Er lijkt zelfs een Kraakvis aan gewijd te gaan worden en in ieder geval één lid van onze appgroep haakt bijna gillend af. Dan trekt iemand de conclusie dat de boeken met de zwarte schutbladen genummerd zijn of in ieder geval een mogelijkheid daartoe hebben en de blauwe niet.

Een onzer heeft een boek zonder nummering, maar wel gesigneerd door Har Brok zelf!!

Hier en daar lijkt gerommeld te zijn met de nummering. En ik heb natuurlijk een gewone blauwe zonder nummermogelijkheid, waar nota bene de vorige bezitter dwars door een plaatje van Kuifje haar naam en adres heeft zitten schrijven. Ik ben dus meteen uit de markt geprijsd, hoewel mijn boek hierdoor eigenlijk wel uniek is.

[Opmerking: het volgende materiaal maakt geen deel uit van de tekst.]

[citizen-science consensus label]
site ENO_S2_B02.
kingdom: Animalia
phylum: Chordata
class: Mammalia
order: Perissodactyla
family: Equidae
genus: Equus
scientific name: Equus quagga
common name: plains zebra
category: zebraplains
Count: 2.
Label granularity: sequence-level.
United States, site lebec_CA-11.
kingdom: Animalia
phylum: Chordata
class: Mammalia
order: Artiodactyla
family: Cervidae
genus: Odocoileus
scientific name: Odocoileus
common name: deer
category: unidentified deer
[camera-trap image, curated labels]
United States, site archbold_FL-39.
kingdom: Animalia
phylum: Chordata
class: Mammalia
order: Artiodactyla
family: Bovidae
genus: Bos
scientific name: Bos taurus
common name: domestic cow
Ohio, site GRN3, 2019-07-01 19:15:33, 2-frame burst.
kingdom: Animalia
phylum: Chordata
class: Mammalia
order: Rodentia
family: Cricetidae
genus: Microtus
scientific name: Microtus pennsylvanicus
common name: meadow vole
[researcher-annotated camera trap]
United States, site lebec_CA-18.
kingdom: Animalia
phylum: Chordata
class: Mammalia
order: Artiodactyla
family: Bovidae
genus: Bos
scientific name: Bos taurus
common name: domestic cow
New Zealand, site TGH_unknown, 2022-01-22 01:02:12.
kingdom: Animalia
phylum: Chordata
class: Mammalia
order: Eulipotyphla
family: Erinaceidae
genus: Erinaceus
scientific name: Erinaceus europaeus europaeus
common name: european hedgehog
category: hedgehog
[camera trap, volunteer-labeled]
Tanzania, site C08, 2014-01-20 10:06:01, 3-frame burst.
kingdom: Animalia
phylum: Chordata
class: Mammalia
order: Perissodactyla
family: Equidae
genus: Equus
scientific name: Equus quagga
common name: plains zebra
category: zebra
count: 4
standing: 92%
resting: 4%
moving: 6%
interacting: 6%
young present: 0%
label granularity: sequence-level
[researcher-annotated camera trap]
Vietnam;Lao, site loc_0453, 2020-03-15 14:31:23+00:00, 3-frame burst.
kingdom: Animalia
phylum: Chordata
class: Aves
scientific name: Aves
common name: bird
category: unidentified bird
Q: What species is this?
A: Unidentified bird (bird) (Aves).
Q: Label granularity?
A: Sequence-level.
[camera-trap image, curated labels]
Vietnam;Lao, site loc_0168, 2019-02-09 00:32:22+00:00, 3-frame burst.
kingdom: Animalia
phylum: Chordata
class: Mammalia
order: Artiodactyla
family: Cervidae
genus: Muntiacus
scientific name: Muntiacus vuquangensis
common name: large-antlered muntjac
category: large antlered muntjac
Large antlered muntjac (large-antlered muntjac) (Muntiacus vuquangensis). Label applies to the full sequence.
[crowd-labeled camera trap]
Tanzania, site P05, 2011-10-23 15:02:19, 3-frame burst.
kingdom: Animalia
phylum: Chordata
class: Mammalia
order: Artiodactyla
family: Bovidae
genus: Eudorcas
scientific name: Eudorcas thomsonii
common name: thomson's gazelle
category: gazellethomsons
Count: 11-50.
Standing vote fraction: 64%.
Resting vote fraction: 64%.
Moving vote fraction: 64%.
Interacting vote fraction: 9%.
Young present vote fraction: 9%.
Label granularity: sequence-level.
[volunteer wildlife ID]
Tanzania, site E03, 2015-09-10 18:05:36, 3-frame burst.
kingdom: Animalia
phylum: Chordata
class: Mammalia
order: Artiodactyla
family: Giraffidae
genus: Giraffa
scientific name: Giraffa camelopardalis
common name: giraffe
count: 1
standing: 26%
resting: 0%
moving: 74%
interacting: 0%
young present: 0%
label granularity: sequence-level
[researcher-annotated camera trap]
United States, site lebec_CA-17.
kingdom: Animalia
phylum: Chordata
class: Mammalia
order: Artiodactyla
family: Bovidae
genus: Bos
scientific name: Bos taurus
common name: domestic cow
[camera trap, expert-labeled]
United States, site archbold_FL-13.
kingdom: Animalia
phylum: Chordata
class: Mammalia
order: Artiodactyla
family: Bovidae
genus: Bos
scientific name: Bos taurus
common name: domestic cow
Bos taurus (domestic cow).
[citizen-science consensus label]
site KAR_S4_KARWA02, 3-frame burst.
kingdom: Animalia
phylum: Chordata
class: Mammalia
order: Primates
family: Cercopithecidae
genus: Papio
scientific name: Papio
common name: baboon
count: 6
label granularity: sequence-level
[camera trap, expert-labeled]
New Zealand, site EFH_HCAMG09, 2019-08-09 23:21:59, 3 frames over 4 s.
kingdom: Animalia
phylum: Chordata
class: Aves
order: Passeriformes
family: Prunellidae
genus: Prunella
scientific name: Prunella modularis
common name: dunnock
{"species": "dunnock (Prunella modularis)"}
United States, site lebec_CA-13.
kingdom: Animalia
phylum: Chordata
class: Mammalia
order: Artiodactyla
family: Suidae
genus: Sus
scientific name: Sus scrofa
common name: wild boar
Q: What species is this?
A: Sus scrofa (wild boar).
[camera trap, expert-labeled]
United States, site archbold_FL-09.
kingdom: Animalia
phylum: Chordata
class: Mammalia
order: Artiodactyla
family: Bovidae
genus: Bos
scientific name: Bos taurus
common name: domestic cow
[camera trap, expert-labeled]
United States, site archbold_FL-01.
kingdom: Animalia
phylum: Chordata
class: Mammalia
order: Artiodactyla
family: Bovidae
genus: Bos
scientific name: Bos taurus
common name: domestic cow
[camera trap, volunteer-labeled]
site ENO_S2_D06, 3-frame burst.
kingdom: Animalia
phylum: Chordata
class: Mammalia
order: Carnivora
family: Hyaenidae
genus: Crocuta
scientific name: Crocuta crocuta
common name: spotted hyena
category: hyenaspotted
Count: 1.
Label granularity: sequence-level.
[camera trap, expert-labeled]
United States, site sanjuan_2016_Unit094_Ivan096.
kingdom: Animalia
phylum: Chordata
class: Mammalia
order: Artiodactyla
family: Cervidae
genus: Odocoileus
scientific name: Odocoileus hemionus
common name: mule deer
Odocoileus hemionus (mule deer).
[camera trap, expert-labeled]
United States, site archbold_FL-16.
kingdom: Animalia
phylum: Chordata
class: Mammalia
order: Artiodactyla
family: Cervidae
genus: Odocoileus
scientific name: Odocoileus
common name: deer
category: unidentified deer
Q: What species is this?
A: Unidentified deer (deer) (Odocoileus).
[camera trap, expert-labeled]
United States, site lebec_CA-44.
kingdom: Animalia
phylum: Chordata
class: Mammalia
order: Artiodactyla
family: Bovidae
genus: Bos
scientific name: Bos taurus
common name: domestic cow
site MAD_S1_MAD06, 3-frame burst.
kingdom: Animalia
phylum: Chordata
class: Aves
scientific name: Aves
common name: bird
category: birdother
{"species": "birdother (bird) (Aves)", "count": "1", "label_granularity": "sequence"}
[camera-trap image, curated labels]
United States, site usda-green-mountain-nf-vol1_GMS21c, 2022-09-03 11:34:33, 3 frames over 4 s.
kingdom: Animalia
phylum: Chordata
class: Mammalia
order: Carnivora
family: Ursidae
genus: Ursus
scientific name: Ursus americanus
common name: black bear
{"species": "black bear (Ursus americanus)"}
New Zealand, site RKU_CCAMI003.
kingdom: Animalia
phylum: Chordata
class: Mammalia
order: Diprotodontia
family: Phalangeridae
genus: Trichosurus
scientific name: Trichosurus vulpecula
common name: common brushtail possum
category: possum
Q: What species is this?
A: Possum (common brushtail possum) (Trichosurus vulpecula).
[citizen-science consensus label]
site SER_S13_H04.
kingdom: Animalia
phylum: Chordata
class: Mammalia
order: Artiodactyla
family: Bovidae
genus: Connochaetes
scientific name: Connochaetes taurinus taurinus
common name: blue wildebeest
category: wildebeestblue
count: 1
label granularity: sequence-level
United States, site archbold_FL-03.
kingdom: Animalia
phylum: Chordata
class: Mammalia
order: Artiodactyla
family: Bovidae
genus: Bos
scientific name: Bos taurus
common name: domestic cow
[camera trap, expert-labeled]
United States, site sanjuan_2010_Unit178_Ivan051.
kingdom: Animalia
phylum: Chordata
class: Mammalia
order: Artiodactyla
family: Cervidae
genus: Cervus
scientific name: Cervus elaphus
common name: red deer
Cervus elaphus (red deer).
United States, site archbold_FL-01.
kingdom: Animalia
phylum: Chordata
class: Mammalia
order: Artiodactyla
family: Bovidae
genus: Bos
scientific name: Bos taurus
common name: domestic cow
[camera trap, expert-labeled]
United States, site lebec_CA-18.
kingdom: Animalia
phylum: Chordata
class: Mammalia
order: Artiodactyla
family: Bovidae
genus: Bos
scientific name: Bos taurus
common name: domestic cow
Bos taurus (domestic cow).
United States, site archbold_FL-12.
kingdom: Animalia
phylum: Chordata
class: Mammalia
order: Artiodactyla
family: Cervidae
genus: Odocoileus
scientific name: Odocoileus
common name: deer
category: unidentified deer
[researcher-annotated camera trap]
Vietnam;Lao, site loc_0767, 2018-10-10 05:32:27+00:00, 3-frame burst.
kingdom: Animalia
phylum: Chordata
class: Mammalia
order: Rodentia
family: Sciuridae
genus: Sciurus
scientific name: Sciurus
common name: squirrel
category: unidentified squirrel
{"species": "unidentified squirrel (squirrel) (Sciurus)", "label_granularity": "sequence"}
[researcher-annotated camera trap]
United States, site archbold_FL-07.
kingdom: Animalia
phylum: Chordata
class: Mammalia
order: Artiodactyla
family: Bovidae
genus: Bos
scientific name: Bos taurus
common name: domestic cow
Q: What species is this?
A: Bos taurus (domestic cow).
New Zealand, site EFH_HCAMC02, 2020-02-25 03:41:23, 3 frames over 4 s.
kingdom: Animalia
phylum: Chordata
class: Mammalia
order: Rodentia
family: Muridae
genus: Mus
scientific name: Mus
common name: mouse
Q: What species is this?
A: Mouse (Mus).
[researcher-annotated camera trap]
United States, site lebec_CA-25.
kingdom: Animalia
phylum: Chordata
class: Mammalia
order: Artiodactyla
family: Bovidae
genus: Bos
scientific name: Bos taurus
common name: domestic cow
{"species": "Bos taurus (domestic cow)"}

Dan komt Peter ineens met groene schutbladen. Dat is wel heel bijzonder, maar lijkt deze foto niet verdacht veel op die hierboven met de zwarte schutbladen?…

Een paar dagen later beweert hij zelfs een roze te bezitten, maar je kunt ook te ver gaan. Het gaat allemaal nergens over, maar de discussie is levendig. Bij een deel van deze appgroep dan, want met kunst en vliegwerk hebben we de gillende afhaker gelukkig nog net aan boord weten te houden. We mogen alleen in zijn aanwezigheid het woord ”schutbladen” de komende jaren niet meer gebruiken. Dan moet hij zich ook maar verre houden van de Kraakvis die intussen over dit onderwerp verschenen is. Wordt vervolgd, vrees ik.
Afbeeldingen © 2025 Betty Koppelman en Louis Versteeg
2 commentaren
Wat een heeelijke verhalen en wat goed dat HG weer volop op beurzen te zien is. Met of zonder haai. Alleen om die reden zou Mark Rutten al lid moeten worden van HG.
Ik heb vorig jaar afscheid moeten nemen van een groot deel van mijn collectie en heb in ruil daarvoor enkele
mooie objecten terug gekocht zoals de Loch Lomond Wagon. En de blauwe en groene 1/12 auto’s en ik heb de serie Musee Imaginair compleet. Dat is het nu. Ik krijg geen toestemming meer om nog meer aan te houden. Gelukkig maakt Ton veel mensen blij met net dat ene object wat ze nog zochten en wat uit mijn collectie komt. Inclusief de HG gadget Whiskey die voor astronomische bedragen van hand tot hand gaat !!! Wat een flesje met een stikker al niet kan doen
Dank voor je reactie, Alex! Ik heb ook enkele dingen van jouw collectie mogen overnemen. Leuk dat je zondag komt! Tot dan.
Comments are closed.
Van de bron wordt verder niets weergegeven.